In Nepal, the harvesting of yartsa gunbu is unregulated at the country level, with each region setting its own rules through a mixture of both formal and informal institutions. A large part of Dolpa, where around half of Nepal’s yartsa gunbu originates, falls under Shey Phoksundo National Park – a 3,555 squared km protected area – which regulates harvesting. The National Park Authority gives permits to collectors. But the permits can be obtained by someone from any part of the country — a policy that has in the past caused deadly conflict over the resource between local and “foreign” collectors.
“For many years, experts have been arguing that yartsa gunbu should be managed by an official system, where some areas are harvested one year and then left to rest in the next, to help preserve the species,” explains Dorje Tshering Gurung, local government employment coordinator in Dolpa. But due to the remote and vast nature of alpine rangelands, and a lack of resources and manpower, such a policy would be very difficult to enforce, he adds.
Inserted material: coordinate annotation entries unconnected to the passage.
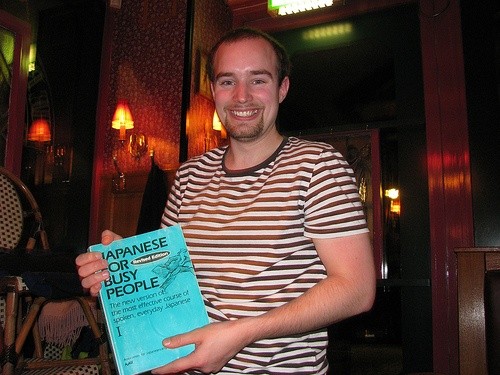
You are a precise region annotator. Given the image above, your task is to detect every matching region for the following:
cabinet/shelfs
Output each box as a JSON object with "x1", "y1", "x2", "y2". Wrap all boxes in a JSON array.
[{"x1": 455, "y1": 247, "x2": 500, "y2": 375}]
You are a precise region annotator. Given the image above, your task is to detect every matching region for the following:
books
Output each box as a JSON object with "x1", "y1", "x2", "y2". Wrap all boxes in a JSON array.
[{"x1": 87, "y1": 225, "x2": 211, "y2": 375}]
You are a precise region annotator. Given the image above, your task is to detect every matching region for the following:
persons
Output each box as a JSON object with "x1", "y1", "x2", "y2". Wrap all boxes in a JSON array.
[{"x1": 76, "y1": 28, "x2": 377, "y2": 375}]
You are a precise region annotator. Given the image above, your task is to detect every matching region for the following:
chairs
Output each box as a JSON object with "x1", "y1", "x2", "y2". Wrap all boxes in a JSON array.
[{"x1": 1, "y1": 166, "x2": 113, "y2": 375}]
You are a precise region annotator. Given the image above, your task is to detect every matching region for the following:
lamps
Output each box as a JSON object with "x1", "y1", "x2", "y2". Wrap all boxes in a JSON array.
[
  {"x1": 112, "y1": 103, "x2": 134, "y2": 140},
  {"x1": 28, "y1": 118, "x2": 51, "y2": 154}
]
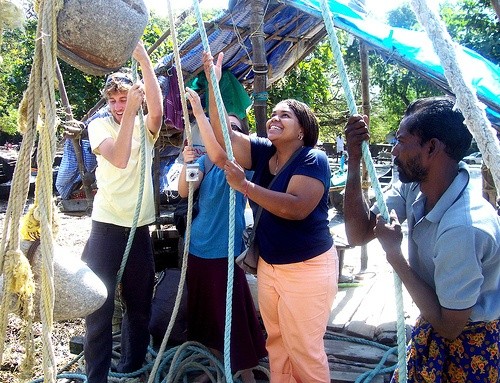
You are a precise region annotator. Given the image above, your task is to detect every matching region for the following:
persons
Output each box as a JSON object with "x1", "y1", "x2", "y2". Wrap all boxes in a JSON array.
[
  {"x1": 80, "y1": 38, "x2": 166, "y2": 383},
  {"x1": 177, "y1": 86, "x2": 268, "y2": 383},
  {"x1": 335, "y1": 132, "x2": 344, "y2": 163},
  {"x1": 200, "y1": 50, "x2": 340, "y2": 383},
  {"x1": 342, "y1": 94, "x2": 500, "y2": 383}
]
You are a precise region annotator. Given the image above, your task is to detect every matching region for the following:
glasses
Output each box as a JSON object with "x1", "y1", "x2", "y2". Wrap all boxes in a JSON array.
[{"x1": 231, "y1": 125, "x2": 246, "y2": 134}]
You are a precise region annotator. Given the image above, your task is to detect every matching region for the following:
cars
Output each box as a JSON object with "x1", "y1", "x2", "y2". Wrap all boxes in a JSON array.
[{"x1": 464, "y1": 152, "x2": 482, "y2": 165}]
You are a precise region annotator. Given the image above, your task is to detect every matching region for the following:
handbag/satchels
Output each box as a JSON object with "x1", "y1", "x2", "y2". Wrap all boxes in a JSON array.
[
  {"x1": 173, "y1": 188, "x2": 200, "y2": 236},
  {"x1": 235, "y1": 226, "x2": 260, "y2": 276}
]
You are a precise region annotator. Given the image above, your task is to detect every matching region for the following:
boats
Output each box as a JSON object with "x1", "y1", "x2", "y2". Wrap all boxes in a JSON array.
[{"x1": 330, "y1": 152, "x2": 396, "y2": 217}]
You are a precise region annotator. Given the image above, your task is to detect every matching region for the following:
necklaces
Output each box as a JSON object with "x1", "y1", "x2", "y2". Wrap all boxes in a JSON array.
[{"x1": 273, "y1": 155, "x2": 280, "y2": 176}]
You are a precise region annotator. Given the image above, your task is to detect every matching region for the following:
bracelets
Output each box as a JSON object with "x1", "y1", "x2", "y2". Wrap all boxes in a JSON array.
[{"x1": 243, "y1": 181, "x2": 250, "y2": 197}]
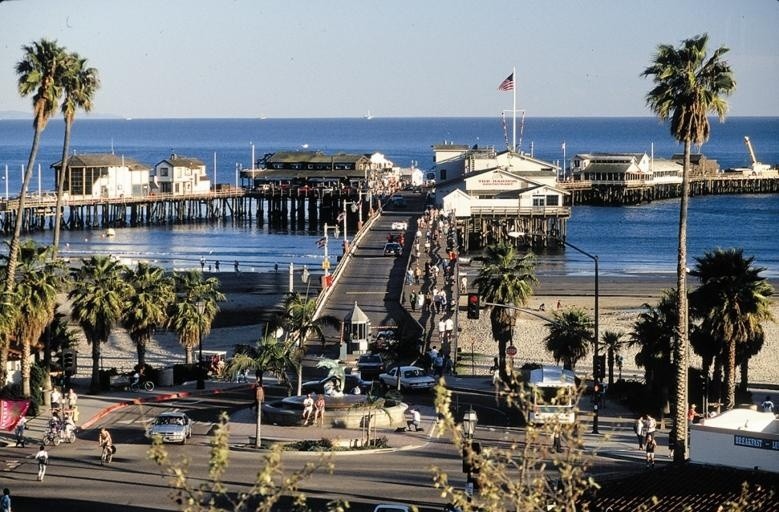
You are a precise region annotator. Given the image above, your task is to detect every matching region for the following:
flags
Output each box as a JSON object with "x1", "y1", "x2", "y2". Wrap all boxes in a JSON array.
[
  {"x1": 498, "y1": 73, "x2": 515, "y2": 92},
  {"x1": 0, "y1": 400, "x2": 30, "y2": 432}
]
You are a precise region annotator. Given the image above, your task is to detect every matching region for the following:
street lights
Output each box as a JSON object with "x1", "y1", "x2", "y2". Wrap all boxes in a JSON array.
[
  {"x1": 460, "y1": 403, "x2": 482, "y2": 511},
  {"x1": 322, "y1": 222, "x2": 340, "y2": 289},
  {"x1": 287, "y1": 261, "x2": 310, "y2": 337},
  {"x1": 505, "y1": 297, "x2": 516, "y2": 376},
  {"x1": 684, "y1": 265, "x2": 710, "y2": 420},
  {"x1": 341, "y1": 185, "x2": 384, "y2": 257},
  {"x1": 194, "y1": 297, "x2": 208, "y2": 390},
  {"x1": 507, "y1": 230, "x2": 604, "y2": 398}
]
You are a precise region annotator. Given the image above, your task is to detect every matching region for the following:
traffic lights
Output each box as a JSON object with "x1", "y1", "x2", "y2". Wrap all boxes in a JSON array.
[
  {"x1": 594, "y1": 382, "x2": 603, "y2": 393},
  {"x1": 592, "y1": 354, "x2": 606, "y2": 379},
  {"x1": 467, "y1": 292, "x2": 480, "y2": 320},
  {"x1": 62, "y1": 350, "x2": 77, "y2": 370}
]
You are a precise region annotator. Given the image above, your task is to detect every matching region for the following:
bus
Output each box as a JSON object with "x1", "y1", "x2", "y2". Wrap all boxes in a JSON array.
[{"x1": 528, "y1": 365, "x2": 578, "y2": 427}]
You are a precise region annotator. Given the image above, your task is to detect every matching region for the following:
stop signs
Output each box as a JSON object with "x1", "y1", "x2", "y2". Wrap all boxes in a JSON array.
[{"x1": 506, "y1": 345, "x2": 518, "y2": 357}]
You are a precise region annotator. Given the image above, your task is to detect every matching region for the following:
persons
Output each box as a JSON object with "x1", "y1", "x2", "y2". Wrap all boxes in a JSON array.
[
  {"x1": 68, "y1": 389, "x2": 78, "y2": 409},
  {"x1": 386, "y1": 233, "x2": 393, "y2": 243},
  {"x1": 689, "y1": 404, "x2": 700, "y2": 424},
  {"x1": 490, "y1": 356, "x2": 504, "y2": 385},
  {"x1": 131, "y1": 366, "x2": 146, "y2": 387},
  {"x1": 99, "y1": 427, "x2": 113, "y2": 454},
  {"x1": 462, "y1": 276, "x2": 468, "y2": 288},
  {"x1": 248, "y1": 381, "x2": 264, "y2": 412},
  {"x1": 645, "y1": 433, "x2": 657, "y2": 466},
  {"x1": 644, "y1": 414, "x2": 657, "y2": 437},
  {"x1": 598, "y1": 377, "x2": 608, "y2": 409},
  {"x1": 407, "y1": 408, "x2": 424, "y2": 432},
  {"x1": 209, "y1": 355, "x2": 216, "y2": 372},
  {"x1": 213, "y1": 353, "x2": 219, "y2": 364},
  {"x1": 51, "y1": 386, "x2": 62, "y2": 408},
  {"x1": 35, "y1": 446, "x2": 49, "y2": 481},
  {"x1": 312, "y1": 394, "x2": 326, "y2": 425},
  {"x1": 636, "y1": 416, "x2": 645, "y2": 450},
  {"x1": 406, "y1": 204, "x2": 456, "y2": 376},
  {"x1": 761, "y1": 396, "x2": 774, "y2": 412},
  {"x1": 0, "y1": 488, "x2": 11, "y2": 512},
  {"x1": 15, "y1": 414, "x2": 26, "y2": 436},
  {"x1": 398, "y1": 233, "x2": 405, "y2": 247},
  {"x1": 302, "y1": 393, "x2": 314, "y2": 426},
  {"x1": 667, "y1": 432, "x2": 674, "y2": 458}
]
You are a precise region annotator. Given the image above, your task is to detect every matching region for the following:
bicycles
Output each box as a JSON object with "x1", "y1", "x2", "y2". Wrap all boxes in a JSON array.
[
  {"x1": 98, "y1": 441, "x2": 115, "y2": 467},
  {"x1": 42, "y1": 419, "x2": 77, "y2": 445},
  {"x1": 130, "y1": 374, "x2": 158, "y2": 392}
]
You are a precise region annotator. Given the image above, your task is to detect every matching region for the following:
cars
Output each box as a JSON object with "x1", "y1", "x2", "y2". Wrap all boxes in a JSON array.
[
  {"x1": 299, "y1": 327, "x2": 437, "y2": 402},
  {"x1": 388, "y1": 183, "x2": 429, "y2": 208},
  {"x1": 374, "y1": 503, "x2": 413, "y2": 512},
  {"x1": 385, "y1": 219, "x2": 408, "y2": 258},
  {"x1": 149, "y1": 410, "x2": 195, "y2": 446}
]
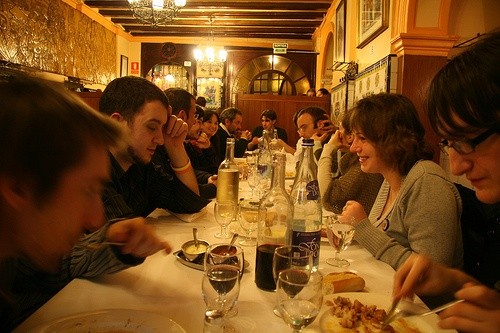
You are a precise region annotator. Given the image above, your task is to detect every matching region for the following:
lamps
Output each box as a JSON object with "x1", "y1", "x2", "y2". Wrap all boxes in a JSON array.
[
  {"x1": 193, "y1": 17, "x2": 229, "y2": 67},
  {"x1": 163, "y1": 62, "x2": 176, "y2": 84},
  {"x1": 128, "y1": 0, "x2": 187, "y2": 29}
]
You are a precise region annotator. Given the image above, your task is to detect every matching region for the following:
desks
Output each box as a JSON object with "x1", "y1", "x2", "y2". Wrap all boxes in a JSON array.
[{"x1": 11, "y1": 154, "x2": 458, "y2": 333}]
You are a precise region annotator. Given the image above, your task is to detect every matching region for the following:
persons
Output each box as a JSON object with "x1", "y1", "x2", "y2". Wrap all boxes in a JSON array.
[
  {"x1": 393, "y1": 31, "x2": 500, "y2": 333},
  {"x1": 0, "y1": 68, "x2": 385, "y2": 333},
  {"x1": 319, "y1": 93, "x2": 464, "y2": 311}
]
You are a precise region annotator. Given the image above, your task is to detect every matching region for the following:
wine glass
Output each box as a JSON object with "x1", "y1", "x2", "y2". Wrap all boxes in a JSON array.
[
  {"x1": 213, "y1": 199, "x2": 236, "y2": 239},
  {"x1": 272, "y1": 245, "x2": 314, "y2": 318},
  {"x1": 246, "y1": 173, "x2": 260, "y2": 200},
  {"x1": 201, "y1": 265, "x2": 241, "y2": 333},
  {"x1": 325, "y1": 214, "x2": 356, "y2": 269},
  {"x1": 247, "y1": 155, "x2": 257, "y2": 174},
  {"x1": 237, "y1": 201, "x2": 267, "y2": 247},
  {"x1": 204, "y1": 243, "x2": 244, "y2": 317},
  {"x1": 274, "y1": 268, "x2": 324, "y2": 333}
]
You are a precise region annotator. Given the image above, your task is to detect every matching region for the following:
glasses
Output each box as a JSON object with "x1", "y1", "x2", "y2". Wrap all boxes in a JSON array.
[
  {"x1": 296, "y1": 126, "x2": 307, "y2": 137},
  {"x1": 261, "y1": 120, "x2": 270, "y2": 123},
  {"x1": 193, "y1": 114, "x2": 199, "y2": 119},
  {"x1": 437, "y1": 117, "x2": 500, "y2": 156}
]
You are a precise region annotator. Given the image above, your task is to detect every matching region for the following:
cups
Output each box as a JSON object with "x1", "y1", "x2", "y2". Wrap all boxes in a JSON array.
[{"x1": 180, "y1": 239, "x2": 210, "y2": 262}]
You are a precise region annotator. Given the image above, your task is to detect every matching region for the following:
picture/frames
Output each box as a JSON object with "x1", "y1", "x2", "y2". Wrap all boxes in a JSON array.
[
  {"x1": 334, "y1": 0, "x2": 347, "y2": 66},
  {"x1": 121, "y1": 55, "x2": 129, "y2": 77},
  {"x1": 356, "y1": 0, "x2": 390, "y2": 48}
]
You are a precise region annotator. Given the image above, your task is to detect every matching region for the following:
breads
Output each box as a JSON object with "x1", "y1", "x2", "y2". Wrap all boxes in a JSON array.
[{"x1": 322, "y1": 271, "x2": 366, "y2": 296}]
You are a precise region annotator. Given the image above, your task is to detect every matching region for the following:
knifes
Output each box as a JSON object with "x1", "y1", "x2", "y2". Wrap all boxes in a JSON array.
[{"x1": 383, "y1": 296, "x2": 402, "y2": 327}]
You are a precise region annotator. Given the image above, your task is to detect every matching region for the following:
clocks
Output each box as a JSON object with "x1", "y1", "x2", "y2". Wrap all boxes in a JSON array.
[{"x1": 161, "y1": 42, "x2": 178, "y2": 58}]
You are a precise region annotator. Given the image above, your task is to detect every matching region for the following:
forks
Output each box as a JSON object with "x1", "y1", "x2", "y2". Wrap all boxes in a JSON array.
[{"x1": 381, "y1": 299, "x2": 465, "y2": 332}]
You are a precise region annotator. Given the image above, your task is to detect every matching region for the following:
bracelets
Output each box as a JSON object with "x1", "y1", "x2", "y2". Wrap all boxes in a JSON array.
[
  {"x1": 170, "y1": 156, "x2": 191, "y2": 171},
  {"x1": 174, "y1": 162, "x2": 192, "y2": 174}
]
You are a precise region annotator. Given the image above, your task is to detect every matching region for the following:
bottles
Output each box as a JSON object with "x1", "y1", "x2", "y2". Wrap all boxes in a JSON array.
[
  {"x1": 202, "y1": 309, "x2": 224, "y2": 333},
  {"x1": 255, "y1": 154, "x2": 294, "y2": 292},
  {"x1": 290, "y1": 139, "x2": 322, "y2": 273},
  {"x1": 215, "y1": 137, "x2": 240, "y2": 220},
  {"x1": 257, "y1": 130, "x2": 273, "y2": 188}
]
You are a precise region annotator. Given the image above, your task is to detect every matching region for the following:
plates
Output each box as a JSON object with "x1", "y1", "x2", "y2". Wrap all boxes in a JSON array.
[
  {"x1": 318, "y1": 307, "x2": 358, "y2": 333},
  {"x1": 39, "y1": 308, "x2": 187, "y2": 333},
  {"x1": 171, "y1": 250, "x2": 250, "y2": 271}
]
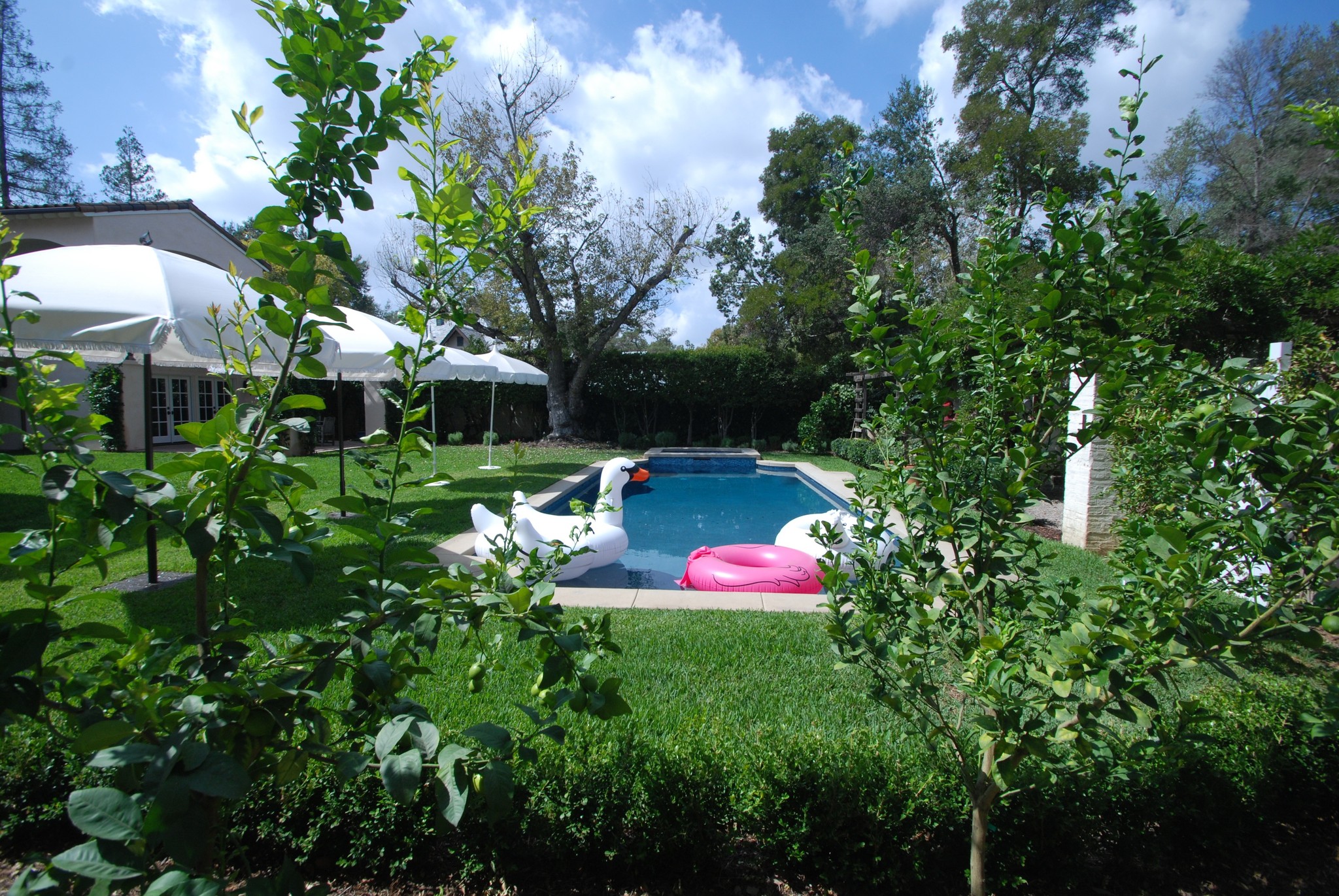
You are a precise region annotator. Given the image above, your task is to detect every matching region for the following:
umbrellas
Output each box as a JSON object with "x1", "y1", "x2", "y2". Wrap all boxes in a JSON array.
[
  {"x1": 421, "y1": 332, "x2": 499, "y2": 469},
  {"x1": 0, "y1": 231, "x2": 400, "y2": 582},
  {"x1": 207, "y1": 306, "x2": 450, "y2": 514},
  {"x1": 473, "y1": 343, "x2": 549, "y2": 466}
]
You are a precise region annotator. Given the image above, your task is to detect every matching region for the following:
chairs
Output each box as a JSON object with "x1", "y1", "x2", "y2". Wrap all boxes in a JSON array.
[{"x1": 317, "y1": 417, "x2": 336, "y2": 446}]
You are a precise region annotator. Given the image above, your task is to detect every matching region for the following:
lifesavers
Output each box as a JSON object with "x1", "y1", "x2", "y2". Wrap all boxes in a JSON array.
[
  {"x1": 688, "y1": 544, "x2": 825, "y2": 594},
  {"x1": 774, "y1": 509, "x2": 894, "y2": 581},
  {"x1": 471, "y1": 457, "x2": 650, "y2": 586}
]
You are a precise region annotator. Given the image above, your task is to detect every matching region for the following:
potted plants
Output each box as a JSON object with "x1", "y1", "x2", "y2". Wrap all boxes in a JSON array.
[{"x1": 883, "y1": 454, "x2": 921, "y2": 486}]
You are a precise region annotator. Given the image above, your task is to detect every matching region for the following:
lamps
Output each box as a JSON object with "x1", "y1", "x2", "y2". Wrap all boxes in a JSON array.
[{"x1": 140, "y1": 230, "x2": 154, "y2": 246}]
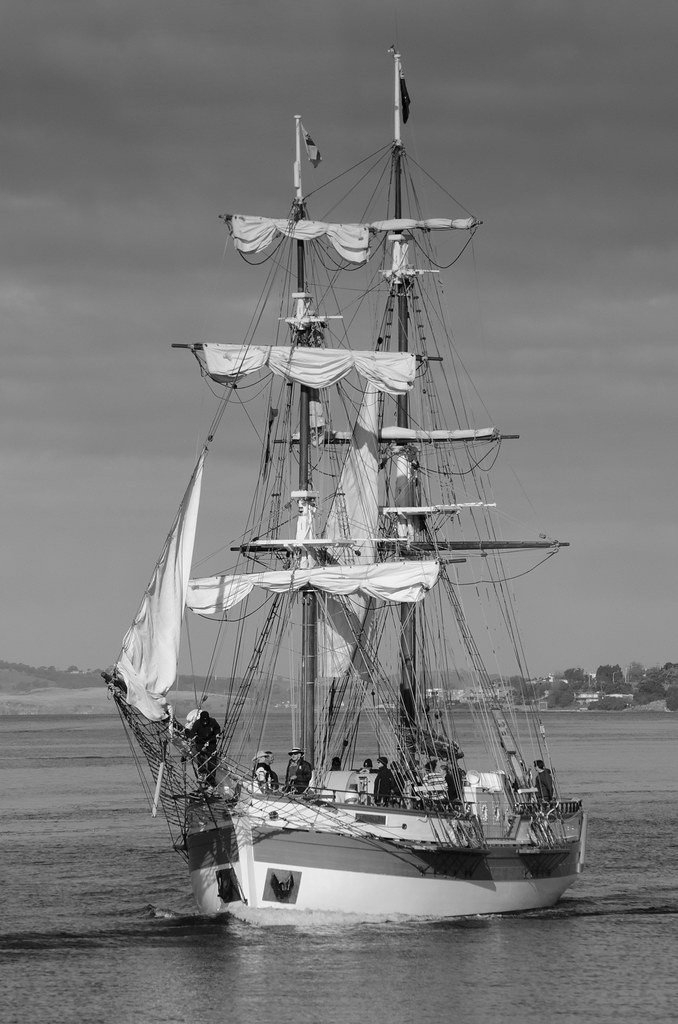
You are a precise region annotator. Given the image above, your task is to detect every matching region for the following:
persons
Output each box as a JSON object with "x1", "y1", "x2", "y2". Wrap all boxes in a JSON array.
[
  {"x1": 390, "y1": 760, "x2": 405, "y2": 805},
  {"x1": 185, "y1": 712, "x2": 222, "y2": 789},
  {"x1": 420, "y1": 760, "x2": 448, "y2": 807},
  {"x1": 403, "y1": 760, "x2": 423, "y2": 809},
  {"x1": 262, "y1": 750, "x2": 277, "y2": 790},
  {"x1": 285, "y1": 746, "x2": 313, "y2": 794},
  {"x1": 358, "y1": 759, "x2": 377, "y2": 772},
  {"x1": 253, "y1": 750, "x2": 273, "y2": 789},
  {"x1": 439, "y1": 764, "x2": 458, "y2": 807},
  {"x1": 328, "y1": 757, "x2": 342, "y2": 770},
  {"x1": 534, "y1": 760, "x2": 553, "y2": 811},
  {"x1": 374, "y1": 757, "x2": 393, "y2": 804}
]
Building capacity in local institutions is key to the sustainable harvesting of yartsa gunbu in Nepal, says Uttam Babu Shrestha, director of the Global Institute of Interdisciplinary Studies, a Kathmandu-based research institute. “Local municipal councils have several responsibilities and rights given by the Constitution of Nepal and one is to manage the natural resources within their boundaries,” explains Shrestha. “But to manage these natural resources, you need good expertise, and based on my observations, those institutions are under-capacitated.”
Shrestha argues that local institutions are still best placed to regulate and manage the harvesting of medicinal plants, including yartsa gunbu. But, he says, they must be provided scientific data to help them form easily-implementable rules and regulations.
“They [local institutions] understand that if these resources are completely wiped out, they are the people that will suffer the most,” Shrestha continues.
Shrestha points to some areas, such as Nubri Valley in Nepal’s Gorkha district, that implement tight rules on collection: outsiders from the region are not allowed to collect the fungus, and harvesting is only allowed within a fixed window – a policy designed to leave some specimens in nature for future reproduction. But, Shrestha explains that the effectiveness of different harvesting methods in sustaining the species has not yet been studied, hampering policy formation.
The high socio-economic value of the resource makes it very difficult to restrict harvesting in a controlled way, allowing robust scientific studies. But the lucrative proceeds available also increase the importance of the species being harvested sustainably into the future, allowing monetary benefits to continue to flow to local communities. “If this had been some sort of plant, at this level of intense harvesting, it would have disappeared many years ago,” says Shrestha. “The fact that it’s still here, is very, very interesting.”
Back in Dolpa, Dorje Gurung acknowledges the impact yartsa gunbu sales have had on local living standards. However, he believes there is little sustainability in the income.
“It will last as long as nature assists us. Then it will be no more,” he says.
*Tibetan communities do not traditionally use family names.